**** Documento fuente

A pesar de toda la miseria que toca vivir, el innato temperamento latino empuja a la gente a organizar actos lúdicos, así pues, aparte de las grandes fiestas colectivas que se celebran en barrios como Gràcia o Sants, en el casco antiguo casi cada calle por estrecha que sea celebra su semana de fiesta mayor. Se colocan los clásicos papelillos de colores, los vecinos colocan las sillas de sus casas en las aceras y con una “orquesta”(cuatro o cinco hombres que tocan y uno que canta, llamado el vocalista). Empieza a sonar algo parecido a música acompañando la voz que intenta parodiar a Antonio Machín o a Carlos Gardel. Claro que a cambio de un bocadillo y un vaso de vino con gaseosa, no se podía pedir más.
Pero como somos un país imaginativo, un año en vez de orquesta se contrató un vocalista que cantaba en (atención que estábamos en los años 40) «playback», cuando esta modalidad era totalmente desconocida. No gustó y se retornó a la orquesta.
La vida en la ciudad transcurría bien para algunos y mal o muy mal para otros. Los hombres trabajaban para aportar a casa su sueldo. El horario de trabajo legal era de 48 horas semanales, es decir, ocho horas al día de lunes a sábado, tardaría aun en llegar la llamada semana inglesa consistente en considerar festivos los sábados por la tarde, lo cual no significa que se trabajasen menos horas, porque las ocho horas de los sábados pasaron a trabajarse seguidas por las mañanas.

********
**** Conjunto de datos

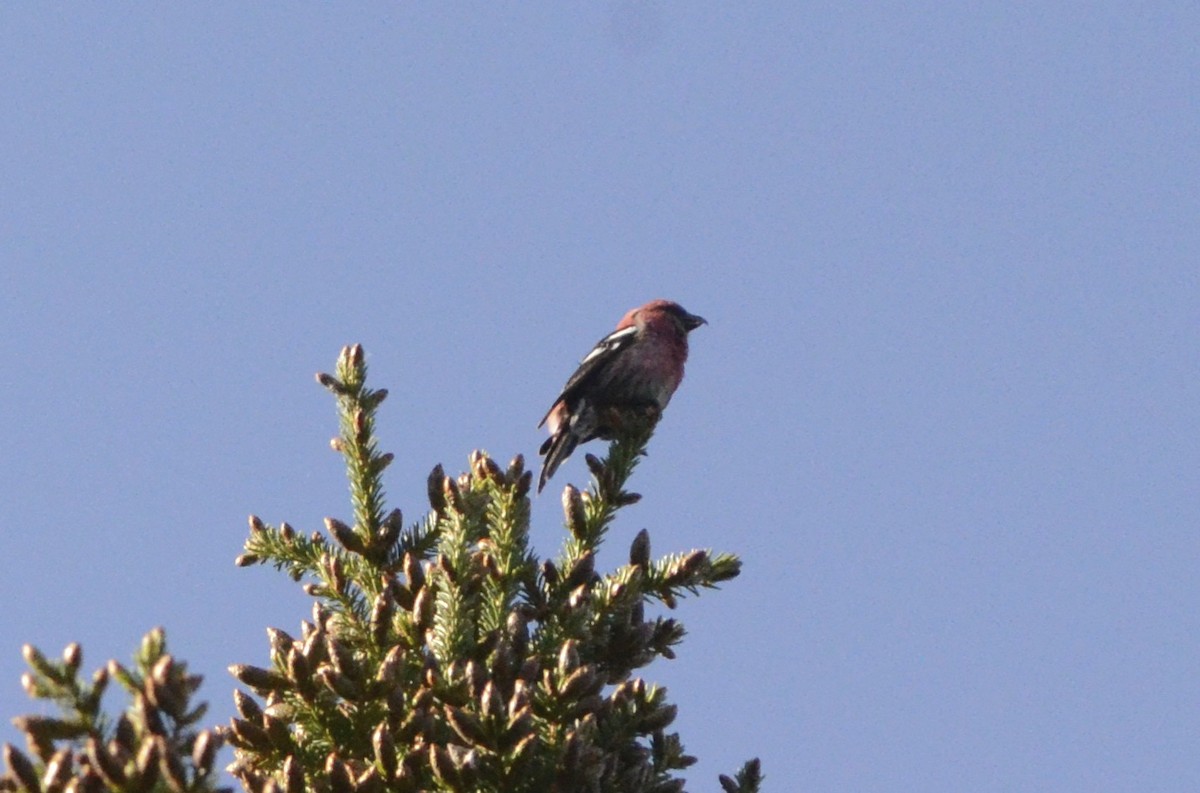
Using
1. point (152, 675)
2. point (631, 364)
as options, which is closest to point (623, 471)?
point (152, 675)

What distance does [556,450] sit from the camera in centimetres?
784

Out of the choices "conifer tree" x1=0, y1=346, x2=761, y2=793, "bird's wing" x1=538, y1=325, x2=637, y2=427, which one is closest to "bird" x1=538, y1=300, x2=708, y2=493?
"bird's wing" x1=538, y1=325, x2=637, y2=427

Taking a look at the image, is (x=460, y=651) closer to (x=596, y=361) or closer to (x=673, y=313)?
(x=596, y=361)

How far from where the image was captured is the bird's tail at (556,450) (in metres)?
7.82

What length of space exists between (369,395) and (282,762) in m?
1.19

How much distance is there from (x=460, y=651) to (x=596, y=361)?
4740mm

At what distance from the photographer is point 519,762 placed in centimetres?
317

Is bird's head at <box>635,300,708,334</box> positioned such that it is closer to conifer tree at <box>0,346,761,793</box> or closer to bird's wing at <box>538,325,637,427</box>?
bird's wing at <box>538,325,637,427</box>

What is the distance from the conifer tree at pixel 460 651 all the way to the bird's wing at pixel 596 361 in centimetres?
365

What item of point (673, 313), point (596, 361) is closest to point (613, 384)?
point (596, 361)

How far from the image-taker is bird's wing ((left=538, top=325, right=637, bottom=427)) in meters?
8.11

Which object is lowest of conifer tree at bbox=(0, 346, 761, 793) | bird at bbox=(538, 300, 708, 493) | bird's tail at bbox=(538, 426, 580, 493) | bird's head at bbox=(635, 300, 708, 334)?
conifer tree at bbox=(0, 346, 761, 793)

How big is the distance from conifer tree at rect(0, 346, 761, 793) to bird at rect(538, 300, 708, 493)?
3378 mm

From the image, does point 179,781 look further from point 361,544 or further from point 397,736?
point 361,544
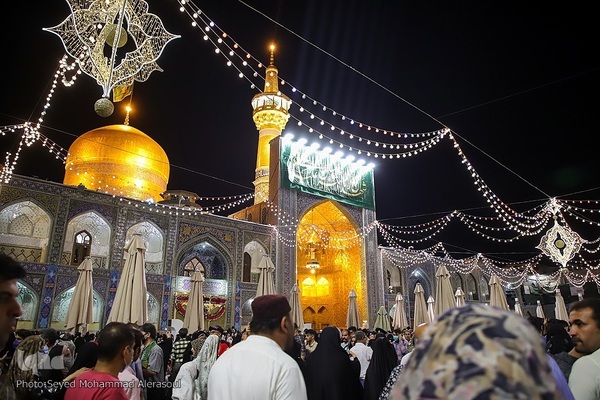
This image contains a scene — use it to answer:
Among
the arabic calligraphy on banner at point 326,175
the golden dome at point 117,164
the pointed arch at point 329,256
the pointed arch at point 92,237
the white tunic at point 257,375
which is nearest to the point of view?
the white tunic at point 257,375

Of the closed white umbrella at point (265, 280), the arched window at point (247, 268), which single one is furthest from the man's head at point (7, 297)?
the arched window at point (247, 268)

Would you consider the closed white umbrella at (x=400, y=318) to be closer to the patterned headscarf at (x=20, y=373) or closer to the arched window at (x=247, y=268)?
the arched window at (x=247, y=268)

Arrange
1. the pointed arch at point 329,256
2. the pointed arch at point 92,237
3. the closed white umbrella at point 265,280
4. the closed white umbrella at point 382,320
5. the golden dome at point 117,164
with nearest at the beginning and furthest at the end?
the closed white umbrella at point 265,280
the pointed arch at point 92,237
the closed white umbrella at point 382,320
the golden dome at point 117,164
the pointed arch at point 329,256

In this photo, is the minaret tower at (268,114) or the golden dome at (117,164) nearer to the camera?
the golden dome at (117,164)

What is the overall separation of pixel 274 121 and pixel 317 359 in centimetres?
2463

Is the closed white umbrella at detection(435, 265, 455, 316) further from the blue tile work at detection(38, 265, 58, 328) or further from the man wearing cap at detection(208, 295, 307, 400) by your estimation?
the man wearing cap at detection(208, 295, 307, 400)

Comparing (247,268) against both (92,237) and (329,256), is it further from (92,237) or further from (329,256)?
(92,237)

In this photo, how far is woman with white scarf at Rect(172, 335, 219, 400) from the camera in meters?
4.20

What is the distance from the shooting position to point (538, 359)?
0.77 metres

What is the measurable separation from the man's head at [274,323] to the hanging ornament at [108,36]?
21.0ft

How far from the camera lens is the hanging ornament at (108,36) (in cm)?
789

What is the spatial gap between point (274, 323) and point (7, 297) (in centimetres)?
114

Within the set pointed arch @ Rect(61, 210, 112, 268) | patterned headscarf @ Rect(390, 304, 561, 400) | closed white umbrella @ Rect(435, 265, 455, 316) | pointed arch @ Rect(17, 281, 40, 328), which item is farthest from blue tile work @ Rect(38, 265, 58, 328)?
Answer: patterned headscarf @ Rect(390, 304, 561, 400)

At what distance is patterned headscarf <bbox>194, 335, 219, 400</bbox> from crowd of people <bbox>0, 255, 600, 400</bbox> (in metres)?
0.01
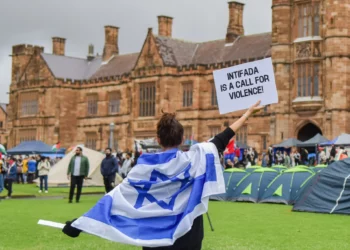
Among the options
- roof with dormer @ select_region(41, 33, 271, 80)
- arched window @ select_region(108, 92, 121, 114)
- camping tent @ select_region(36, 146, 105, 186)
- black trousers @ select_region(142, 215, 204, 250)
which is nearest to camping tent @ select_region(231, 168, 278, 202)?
camping tent @ select_region(36, 146, 105, 186)

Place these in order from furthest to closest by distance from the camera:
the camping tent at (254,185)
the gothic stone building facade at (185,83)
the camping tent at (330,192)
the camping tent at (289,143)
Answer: the gothic stone building facade at (185,83) < the camping tent at (289,143) < the camping tent at (254,185) < the camping tent at (330,192)

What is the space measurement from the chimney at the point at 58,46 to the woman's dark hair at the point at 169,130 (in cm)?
7111

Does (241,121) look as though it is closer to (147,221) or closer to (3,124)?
(147,221)

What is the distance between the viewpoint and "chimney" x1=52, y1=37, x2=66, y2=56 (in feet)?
250

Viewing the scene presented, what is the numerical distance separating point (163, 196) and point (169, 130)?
0.61m

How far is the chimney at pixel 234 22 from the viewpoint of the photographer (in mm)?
59250

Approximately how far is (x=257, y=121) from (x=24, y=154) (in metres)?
16.5

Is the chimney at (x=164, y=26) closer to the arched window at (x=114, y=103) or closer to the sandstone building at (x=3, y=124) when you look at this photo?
the arched window at (x=114, y=103)

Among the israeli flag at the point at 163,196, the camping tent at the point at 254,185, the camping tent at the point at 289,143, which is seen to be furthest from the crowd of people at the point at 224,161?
the israeli flag at the point at 163,196

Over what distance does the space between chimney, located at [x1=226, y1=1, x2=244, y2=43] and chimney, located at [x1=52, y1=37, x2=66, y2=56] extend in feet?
75.6

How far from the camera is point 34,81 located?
69.2 m

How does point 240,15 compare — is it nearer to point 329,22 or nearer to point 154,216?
point 329,22

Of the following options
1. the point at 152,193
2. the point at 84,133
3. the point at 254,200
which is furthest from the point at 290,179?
the point at 84,133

********

• Tareas:
- a) ¿Cuántas horas semanales fijaba el horario de trabajo legal según el documento fuente?
- b) Continúa el documento fuente, sobre la vida en la ciudad en los años 40, a partir de su última oración.

• Respuestas numeradas:
- a) Fijaba 48 horas semanales, es decir, ocho horas al día de lunes a sábado.

- b)
Existían también algunas festividades en el calendario laboral a las que se denominaba “recuperable”; es decir, aquel día no se trabajaba pero a razón de media hora más al día se recuperaban las ocho horas perdidas. Sin embargo las “horas extras” eran una práctica muy extendida que hacía de la jornada oficial de 48 horas una burla.
Era frecuente que los hombres acabasen la semana con 55 horas de trabajo. También hay que decir que aunque pocas veces se les menciona, los hombres y mujeres del campo trabajaban duramente de sol a sol, con la sola ayuda de un asno o un buey. Es decir que los urbanitas con sus 55 horas podían considerarse unos privilegiados en este aspecto.
En los barrios bajos de la ciudad -bajos por su situación geográfica, que no por su bajeza-, los hombres al acabar su jornada no solían dirigirse al hogar para estar con la esposa y los hijos, lo suyo era reunirse con sus amigos en la taberna para jugar al dominó o a las cartas mientras iban sorbiendo un vasito de vino de Jumilla.
En el barrio del lazarillo el vino de Jumilla era muy solicitado, aunque sería difícil saber si por su calidad o por el precio. Los más ilustrados del barrio se enzarzaban en absurdas discusiones, que más bien se podían considerar diálogos de besugos. Así por ejemplo, si uno explicaba como provocar en el ojo una conjuntivitis mediante una hebra de tabaco, el otro agregaba que con una cabeza de ajos bajo la axila durante un par de horas, la temperatura podía subir hasta los 38’5 grados, a lo que un tercero opinaba que lo más efectivo era el lumbago que ningún médico podía detectar. Y es que, aunque existan excepciones, no somos un país extremadamente amante del trabajo. A veces en pleno debate cultural aparecía el “sabelotodo” del barrio, al que llamaban el Sócrates, con preguntas que solo conseguían que el grupo se dispersase: «¿qué es más, medio metro cuadrado o la mitad de un metro cuadrado?»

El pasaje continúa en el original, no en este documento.